§ THINGS TO DO:
(a) Return everything in the commercial RHI post from "To my eyes the" down to "increased to 10p/kWh).", unchanged.
(b) According to the commercial RHI post, what will the large biomass tariff increase to?

§ PAGE EXTRACT:

######

Wednesday, 11 December 2013

Commercial RHI - summary of changes to tariffs and technologies

Are you sitting comfortably?

DECC has been busy releasing new and updated information about both the commercial and domestic RHI and renewable heat in general.

To my eyes the overall renewable heat situation looks extremely healthy at the moment, particularly if you are in the biomass sector.  However, it is also clear that biomass is dominating the commercial RHI.  Consequently DECC will introduce changes to the budgetary process to increase the degression trigger sensitivity for sub-1MW biomass.

We have read the latest update on the commercial RHI and have picked out the main points from the executive summary.  We would urge interested readers to look at the entire document in case we have missed anything.

A key change is the capping of all tariffs at 10p/kWh.  This means that the RPI inflation of tariffs will stop at 10p/kWh.  For biomass it is the tier 1 small biomass tariff that is closest to this limit (n.b. the solar thermal tariff will be increased to 10p/kWh).

It is true that some renewable heat technologies are underperforming in the RHI, such as heat pumps and solar thermal.  However, DECC has recognised this and will beef up support - via increased tariffs and budgets - as well altering some requirements (such as energy efficiency).  The large biomass tariff, for example, will increase to 2.0p/kWh from 1.0p/kWh.


For new technologies and updated tariffs - 4 Dec 2013.  Any applications with a date of accreditation of 21 January 2013 or later will benefit from the tariff increases brought forward as a result of the Early Tariff Review consultation (this applies to ground source heat pumps (GSHP), solar thermal and biomass over 1MWth).

Energy Efficiency

DECC will not be introducing explicit energy efficiency criteria for non-domestic RHI applicants at this time. The mixed views from consultation respondents made it clear that more work needs to be done to establish a range of effective but not unduly burdensome energy efficiency measures that could be introduced into the scheme.

######

Excerpts of spatial question data
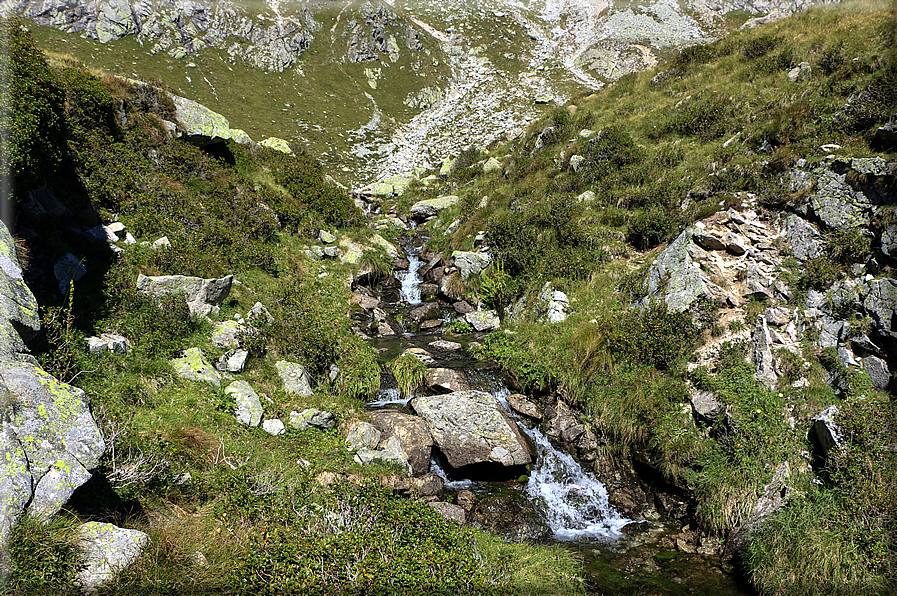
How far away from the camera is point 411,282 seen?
20953mm

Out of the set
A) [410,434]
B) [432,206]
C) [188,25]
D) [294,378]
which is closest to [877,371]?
[410,434]

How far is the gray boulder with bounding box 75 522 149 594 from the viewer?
429 cm

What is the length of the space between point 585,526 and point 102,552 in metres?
8.66

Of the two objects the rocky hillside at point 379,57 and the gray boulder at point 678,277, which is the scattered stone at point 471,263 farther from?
the rocky hillside at point 379,57

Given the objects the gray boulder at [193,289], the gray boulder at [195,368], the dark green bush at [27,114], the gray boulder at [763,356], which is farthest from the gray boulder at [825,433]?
the dark green bush at [27,114]

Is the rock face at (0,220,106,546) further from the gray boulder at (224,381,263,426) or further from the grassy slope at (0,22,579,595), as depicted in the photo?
the gray boulder at (224,381,263,426)

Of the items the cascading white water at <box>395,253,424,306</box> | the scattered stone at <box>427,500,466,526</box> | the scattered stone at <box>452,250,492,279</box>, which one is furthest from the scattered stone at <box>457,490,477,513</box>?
the cascading white water at <box>395,253,424,306</box>

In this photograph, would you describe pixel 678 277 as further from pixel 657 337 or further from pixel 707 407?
pixel 707 407

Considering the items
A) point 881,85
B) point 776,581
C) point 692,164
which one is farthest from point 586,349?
point 881,85

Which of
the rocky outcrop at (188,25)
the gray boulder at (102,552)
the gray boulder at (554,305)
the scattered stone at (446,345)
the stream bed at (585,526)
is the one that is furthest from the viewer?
the rocky outcrop at (188,25)

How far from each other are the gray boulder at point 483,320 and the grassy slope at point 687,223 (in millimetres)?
832

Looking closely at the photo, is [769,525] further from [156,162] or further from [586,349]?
[156,162]

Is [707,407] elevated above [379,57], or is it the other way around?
[379,57]

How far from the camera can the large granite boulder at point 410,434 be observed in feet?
32.0
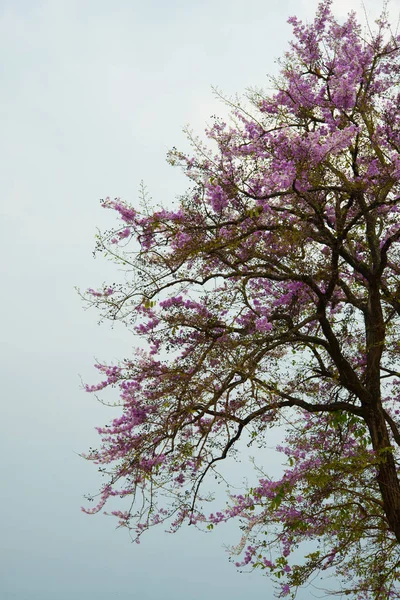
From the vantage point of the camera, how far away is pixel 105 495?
9.42 metres

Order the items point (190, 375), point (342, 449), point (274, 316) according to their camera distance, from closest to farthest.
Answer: point (190, 375), point (274, 316), point (342, 449)

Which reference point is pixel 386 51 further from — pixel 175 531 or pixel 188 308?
pixel 175 531

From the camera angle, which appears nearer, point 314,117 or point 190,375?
point 190,375

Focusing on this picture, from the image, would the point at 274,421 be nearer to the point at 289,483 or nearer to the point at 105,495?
the point at 289,483

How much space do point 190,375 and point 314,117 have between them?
188 inches

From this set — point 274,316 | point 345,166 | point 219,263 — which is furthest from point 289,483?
point 345,166

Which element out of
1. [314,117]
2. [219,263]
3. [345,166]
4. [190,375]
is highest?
[314,117]

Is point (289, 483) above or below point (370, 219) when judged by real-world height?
below

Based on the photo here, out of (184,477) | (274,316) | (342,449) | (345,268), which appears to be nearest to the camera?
(184,477)

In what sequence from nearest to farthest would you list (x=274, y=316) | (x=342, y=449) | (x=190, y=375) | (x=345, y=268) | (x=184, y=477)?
(x=190, y=375), (x=184, y=477), (x=274, y=316), (x=342, y=449), (x=345, y=268)

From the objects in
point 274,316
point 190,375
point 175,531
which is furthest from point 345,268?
point 175,531

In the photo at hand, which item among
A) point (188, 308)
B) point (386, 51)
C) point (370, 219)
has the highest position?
point (386, 51)

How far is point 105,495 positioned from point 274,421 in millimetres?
2759

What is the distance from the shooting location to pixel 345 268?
441 inches
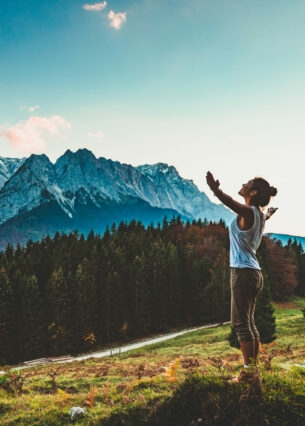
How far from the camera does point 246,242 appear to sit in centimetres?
523

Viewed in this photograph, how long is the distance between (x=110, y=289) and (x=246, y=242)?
5520 centimetres

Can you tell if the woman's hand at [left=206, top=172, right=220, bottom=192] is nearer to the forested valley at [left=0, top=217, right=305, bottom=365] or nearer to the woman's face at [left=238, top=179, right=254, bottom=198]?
the woman's face at [left=238, top=179, right=254, bottom=198]

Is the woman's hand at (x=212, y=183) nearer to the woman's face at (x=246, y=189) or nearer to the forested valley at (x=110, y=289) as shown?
the woman's face at (x=246, y=189)

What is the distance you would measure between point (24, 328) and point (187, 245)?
128ft

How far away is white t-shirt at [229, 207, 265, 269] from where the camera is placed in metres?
5.19

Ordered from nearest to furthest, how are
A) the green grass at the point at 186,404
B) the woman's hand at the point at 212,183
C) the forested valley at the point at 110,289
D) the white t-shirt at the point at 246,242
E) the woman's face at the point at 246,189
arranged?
the green grass at the point at 186,404 → the woman's hand at the point at 212,183 → the white t-shirt at the point at 246,242 → the woman's face at the point at 246,189 → the forested valley at the point at 110,289

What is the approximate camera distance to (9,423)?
6297 millimetres

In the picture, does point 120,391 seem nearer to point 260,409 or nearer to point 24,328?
point 260,409

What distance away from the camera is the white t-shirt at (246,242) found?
5188mm

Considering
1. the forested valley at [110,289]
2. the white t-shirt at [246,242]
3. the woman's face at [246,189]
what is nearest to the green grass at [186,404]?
the white t-shirt at [246,242]

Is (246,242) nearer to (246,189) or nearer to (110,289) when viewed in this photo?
(246,189)

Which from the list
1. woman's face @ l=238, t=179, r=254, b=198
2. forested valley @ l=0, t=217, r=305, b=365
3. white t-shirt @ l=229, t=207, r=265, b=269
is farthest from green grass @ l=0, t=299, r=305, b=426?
forested valley @ l=0, t=217, r=305, b=365

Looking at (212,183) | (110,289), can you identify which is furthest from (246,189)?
(110,289)

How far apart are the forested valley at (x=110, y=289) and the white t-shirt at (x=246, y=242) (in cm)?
2765
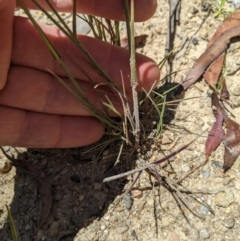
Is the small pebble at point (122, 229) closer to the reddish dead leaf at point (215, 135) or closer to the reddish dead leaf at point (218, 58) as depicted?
the reddish dead leaf at point (215, 135)

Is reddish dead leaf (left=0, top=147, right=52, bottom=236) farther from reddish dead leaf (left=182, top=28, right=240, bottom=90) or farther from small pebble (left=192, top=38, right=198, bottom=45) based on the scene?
small pebble (left=192, top=38, right=198, bottom=45)

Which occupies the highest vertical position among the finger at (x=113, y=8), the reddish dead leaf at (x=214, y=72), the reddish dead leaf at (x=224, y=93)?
the finger at (x=113, y=8)

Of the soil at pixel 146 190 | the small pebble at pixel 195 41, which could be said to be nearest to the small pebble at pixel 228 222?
the soil at pixel 146 190

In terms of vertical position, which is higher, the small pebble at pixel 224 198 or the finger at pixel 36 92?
the finger at pixel 36 92

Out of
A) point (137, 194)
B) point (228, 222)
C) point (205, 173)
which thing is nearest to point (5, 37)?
point (137, 194)

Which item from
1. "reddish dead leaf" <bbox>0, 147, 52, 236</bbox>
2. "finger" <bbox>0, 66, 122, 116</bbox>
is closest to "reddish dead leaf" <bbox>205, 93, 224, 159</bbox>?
"finger" <bbox>0, 66, 122, 116</bbox>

######

§ SOLVED TASKS:
(a)
To my eyes the overall renewable heat situation looks extremely healthy at the moment, particularly if you are in the biomass sector.  However, it is also clear that biomass is dominating the commercial RHI.  Consequently DECC will introduce changes to the budgetary process to increase the degression trigger sensitivity for sub-1MW biomass.

We have read the latest update on the commercial RHI and have picked out the main points from the executive summary.  We would urge interested readers to look at the entire document in case we have missed anything.

A key change is the capping of all tariffs at 10p/kWh.  This means that the RPI inflation of tariffs will stop at 10p/kWh.  For biomass it is the tier 1 small biomass tariff that is closest to this limit (n.b. the solar thermal tariff will be increased to 10p/kWh).

(b) It will increase to 2.0p/kWh from 1.0p/kWh.